Le blog de michel koppera

"Villa Ferjac"

chapitre 6

ferjac6-1Ma relation amoureuse avec Valérie fut à la fois plus frustre et plus riche que celle que j’avais vécue avec Clara. Alors que Clara aimait habiller l’amour de fantasmes – cela allait du porte-jarretelles au préservatif aromatisé, en passant pas les accessoires en latex – Valérie se contentait d’être intégralement nue et consentante.
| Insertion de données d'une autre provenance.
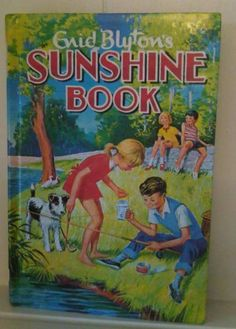 Enid Blyton - The Sunshine book,loved this Vintage Book Covers, Vintage Children's Books, Vintage Kids, French Vintage, Sunshine Books, Enid Blyton Books, Good Books, My Books, Who Book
Elle avait le ventre châtain et bouclé, tout comme les aisselles et sa chevelure opulente. Elle aimait que je lui caresse le pointe des seins et le bas des reins, que je l’embrasse dans le cou, juste sous l’oreille, que je passe ma main tout doucement entre ses cuisses entrouvertes, que je prenne et que j’excite son clitoris entre mes lèvres pincées, que je lui maintienne les jambes très écartées pendant que je lui léchais la chatte et le trou du cul, que je lui dise que c’était bon quand elle me prenait en bouche, que je la pénètre à fond, que je la fasse jouir plusieurs fois de suite, que je me retire de son con tout luisant de son plaisir pour la lui mettre par derrière, que j’éjacule en grognant de bonheur, qu’on recommence en pleine lumière, la fenêtre ouverte… Elle aimait tout ça et aussi se regarder nue dans le miroir en prenant la pose tout en se caressant du bout des doigts.

Début juillet, le matin de notre départ pour un séjour de trois semaines en Toscane, M. Bertholet nous accompagna jusqu’aux grilles du portail qu’il referma derrière nous. Il nous adressa un dernier signe de la main. Je ne devais jamais le revoir.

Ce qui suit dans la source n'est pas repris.